PROBLEM REQUIREMENTS: Reproduce the entries exactly.

THE RECORDS:
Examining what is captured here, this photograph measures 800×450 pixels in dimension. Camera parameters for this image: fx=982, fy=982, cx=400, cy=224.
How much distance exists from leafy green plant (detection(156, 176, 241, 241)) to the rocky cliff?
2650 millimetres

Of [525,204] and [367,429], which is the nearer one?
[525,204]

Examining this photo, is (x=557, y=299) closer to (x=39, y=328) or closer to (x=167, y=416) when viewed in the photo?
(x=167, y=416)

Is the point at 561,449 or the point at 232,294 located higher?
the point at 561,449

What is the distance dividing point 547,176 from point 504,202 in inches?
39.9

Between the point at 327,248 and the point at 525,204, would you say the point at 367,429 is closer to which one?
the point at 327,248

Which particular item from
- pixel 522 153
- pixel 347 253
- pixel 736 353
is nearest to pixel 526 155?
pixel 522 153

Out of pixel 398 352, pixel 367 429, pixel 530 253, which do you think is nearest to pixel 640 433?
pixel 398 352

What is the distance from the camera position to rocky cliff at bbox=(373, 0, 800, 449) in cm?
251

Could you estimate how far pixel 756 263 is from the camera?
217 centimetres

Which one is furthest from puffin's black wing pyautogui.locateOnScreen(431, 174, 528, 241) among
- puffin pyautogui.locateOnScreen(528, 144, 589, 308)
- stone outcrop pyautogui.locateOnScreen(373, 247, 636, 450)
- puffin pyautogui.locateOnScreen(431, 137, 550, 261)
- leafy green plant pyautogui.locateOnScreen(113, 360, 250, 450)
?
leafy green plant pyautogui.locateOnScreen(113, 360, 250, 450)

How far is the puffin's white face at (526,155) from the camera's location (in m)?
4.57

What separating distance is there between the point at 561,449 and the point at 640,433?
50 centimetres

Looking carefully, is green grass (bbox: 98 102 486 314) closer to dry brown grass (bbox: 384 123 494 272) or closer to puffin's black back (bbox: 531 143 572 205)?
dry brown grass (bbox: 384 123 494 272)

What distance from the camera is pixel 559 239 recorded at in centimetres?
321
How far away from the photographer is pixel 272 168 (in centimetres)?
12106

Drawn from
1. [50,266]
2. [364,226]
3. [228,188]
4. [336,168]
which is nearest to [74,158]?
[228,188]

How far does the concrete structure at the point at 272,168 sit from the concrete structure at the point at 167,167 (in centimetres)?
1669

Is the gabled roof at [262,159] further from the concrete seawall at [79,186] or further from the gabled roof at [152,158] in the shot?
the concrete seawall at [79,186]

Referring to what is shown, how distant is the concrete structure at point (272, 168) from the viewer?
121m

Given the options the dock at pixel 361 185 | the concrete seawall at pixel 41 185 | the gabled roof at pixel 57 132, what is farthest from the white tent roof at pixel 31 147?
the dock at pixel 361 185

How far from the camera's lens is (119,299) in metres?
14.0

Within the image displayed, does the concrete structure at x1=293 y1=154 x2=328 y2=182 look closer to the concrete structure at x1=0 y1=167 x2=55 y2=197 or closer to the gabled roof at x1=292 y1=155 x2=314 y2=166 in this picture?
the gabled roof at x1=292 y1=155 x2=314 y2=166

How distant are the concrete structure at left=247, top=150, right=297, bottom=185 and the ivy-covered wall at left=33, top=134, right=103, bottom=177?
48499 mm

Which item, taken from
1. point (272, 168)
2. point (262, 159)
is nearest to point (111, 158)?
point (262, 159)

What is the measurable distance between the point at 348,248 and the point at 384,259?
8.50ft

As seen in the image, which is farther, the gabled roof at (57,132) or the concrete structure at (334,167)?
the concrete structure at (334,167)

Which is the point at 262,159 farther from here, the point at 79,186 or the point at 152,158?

PROBLEM SOLUTION:
Examining what is captured here, this photograph measures 800×450 pixels in dimension. Camera parameters for this image: fx=982, fy=982, cx=400, cy=224.
How much distance exists from leafy green plant (detection(156, 176, 241, 241)) to the rocky cliff?
2650 millimetres

Of [525,204] and [367,429], which is the nearer one?
[525,204]

Examining this photo, is (x=557, y=299) closer to (x=39, y=328) or closer to (x=167, y=416) when viewed in the photo?
(x=167, y=416)

Is the point at 561,449 or the point at 232,294 located higher?
the point at 561,449

What is the distance dividing point 547,176 from point 504,202 in inches?
39.9

Between the point at 327,248 and the point at 525,204, would you say the point at 367,429 is closer to which one?
the point at 327,248

Which particular item from
- pixel 522 153
- pixel 347 253
- pixel 736 353
is nearest to pixel 526 155?
pixel 522 153

Out of pixel 398 352, pixel 367 429, pixel 530 253, which do you think is nearest to pixel 640 433?
pixel 398 352

What is the distance from the camera position to rocky cliff at bbox=(373, 0, 800, 449) in cm?
251

Could you estimate how far pixel 756 263 is from the camera?
217 centimetres

Which one is furthest from puffin's black wing pyautogui.locateOnScreen(431, 174, 528, 241) among
- puffin pyautogui.locateOnScreen(528, 144, 589, 308)
- stone outcrop pyautogui.locateOnScreen(373, 247, 636, 450)
- puffin pyautogui.locateOnScreen(431, 137, 550, 261)
- leafy green plant pyautogui.locateOnScreen(113, 360, 250, 450)
?
leafy green plant pyautogui.locateOnScreen(113, 360, 250, 450)

How far is the puffin's white face at (526,155) from the camera's location (in m)?
4.57

What separating distance is there between the point at 561,449 and the point at 640,433?
50 centimetres

Looking carefully, is green grass (bbox: 98 102 486 314) closer to dry brown grass (bbox: 384 123 494 272) or closer to puffin's black back (bbox: 531 143 572 205)?
dry brown grass (bbox: 384 123 494 272)

What distance from the camera is pixel 559 239 recorded at in centimetres?
321
How far away from the photographer is pixel 272 168 (in centimetres)?
12106

Drawn from
1. [50,266]
2. [364,226]
3. [228,188]
4. [336,168]
which is nearest to [74,158]?
[228,188]

How far does the concrete structure at the point at 272,168 sit from the concrete structure at the point at 167,167 (in centimetres)?
1669

Is the gabled roof at [262,159] further from the concrete seawall at [79,186] or further from the gabled roof at [152,158] in the shot?
the concrete seawall at [79,186]

Referring to what is shown, how distant is the concrete structure at point (272, 168) from the viewer?
121m

Given the options the dock at pixel 361 185 | the concrete seawall at pixel 41 185 | the gabled roof at pixel 57 132, what is farthest from the white tent roof at pixel 31 147?
the dock at pixel 361 185

How far from the camera's lens is (119,299) in metres?
14.0

Within the image displayed, does the concrete structure at x1=293 y1=154 x2=328 y2=182 look closer to the concrete structure at x1=0 y1=167 x2=55 y2=197 or closer to the gabled roof at x1=292 y1=155 x2=314 y2=166 in this picture?
the gabled roof at x1=292 y1=155 x2=314 y2=166

How distant are the concrete structure at left=247, top=150, right=297, bottom=185 and the ivy-covered wall at left=33, top=134, right=103, bottom=177?
48499 mm

Which item, taken from
1. point (272, 168)
2. point (262, 159)
is nearest to point (111, 158)?
point (262, 159)

What is the measurable distance between the point at 348,248 and the point at 384,259?
8.50ft

As seen in the image, which is farther, the gabled roof at (57,132) or the concrete structure at (334,167)?
the concrete structure at (334,167)

Which is the point at 262,159 farther from here, the point at 79,186 or the point at 152,158?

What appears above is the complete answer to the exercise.